La Tunisie finalise Sahetna.tn, le portail national du dossier médical citoyen
mercredi 22 juillet 2026
En Afrique du Nord, la transformation numérique du secteur sanitaire suit son cours. Après le Maroc, l’Algérie et l’Égypte, la Tunisie rejoint à son tour cette dynamique.
Le ministère tunisien de la Santé s’apprête à lancer Sahetna.tn, une plateforme nationale permettant aux citoyens de consulter leur dossier médical, de suivre leurs soins, de gérer leurs rendez-vous et d’accéder aux dossiers médicaux de leurs enfants dans un espace sécurisé.
La direction générale a confirmé, mardi 21 juillet, que le portail entrait dans sa phase finale de déploiement technique, après validation technique et audit de sécurité lors du comité de pilotage du 10 juin 2026.
Le socle de la plateforme repose sur l’identifiant national de santé (INS), un code unique attribué à chaque patient, dont la généralisation est en cours dans les établissements publics de santé. Devant le Conseil national des régions et des districts, le 22 juin, le ministre de la Santé Mustapha Ferjani avait indiqué que plus de 15 000 identifiants sanitaires avaient déjà été attribués et s’était engagé à ce que chaque Tunisien dispose d’un tel identifiant avant la fin de l’année 2026.

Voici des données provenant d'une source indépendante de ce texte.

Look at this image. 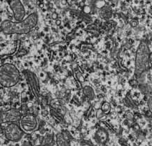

L’INS permettra d’éviter la duplication des dossiers et de garantir un suivi médical continu, quel que soit l’établissement consulté. Une première expérimentation de déclaration numérique des naissances, avec attribution automatique de l’INS aux nouveau-nés, a par ailleurs été lancée en phase pilote dans plusieurs structures sanitaires.
Un mouvement régional en Afrique du Nord
Comme la Tunisie, l’Algérie déploie depuis cet été son système de dossier médical électronique (DME) à l’échelle nationale, un dossier de santé unifié et sécurisé pour chaque citoyen, qui doit permettre de connecter l’ensemble des établissements hospitaliers à une base de données centrale.
Au Maroc, la feuille de soins électronique (FSE), développée en partenariat entre la Caisse nationale de sécurité sociale (CNSS) et la société Netopia, a entamé sa phase pilote à Kénitra en mars 2026 avant une généralisation progressive à l’échelle nationale. L’Égypte, de son côté, dispose de plateformes privées comme Vezeeta, qui ont largement contribué au développement de la prise de rendez-vous et de la consultation médicale en ligne.
Selon l’Organisation mondiale de la santé (OMS), des données de santé de qualité et interopérables permettent d’améliorer la continuité des soins, d’optimiser la planification des ressources hospitalières, de renforcer la surveillance épidémiologique et de favoriser l’innovation numérique au bénéfice des patients.
Plus de 60 % des pays africains disposent déjà d’une stratégie nationale de e-santé ou ont engagé son déploiement, d’après l’OMS et l’Union africaine. Mais l’organisation souligne que la fragmentation des données, la faible numérisation et le manque d’interopérabilité limitent encore l’exploitation efficace de l’information sanitaire.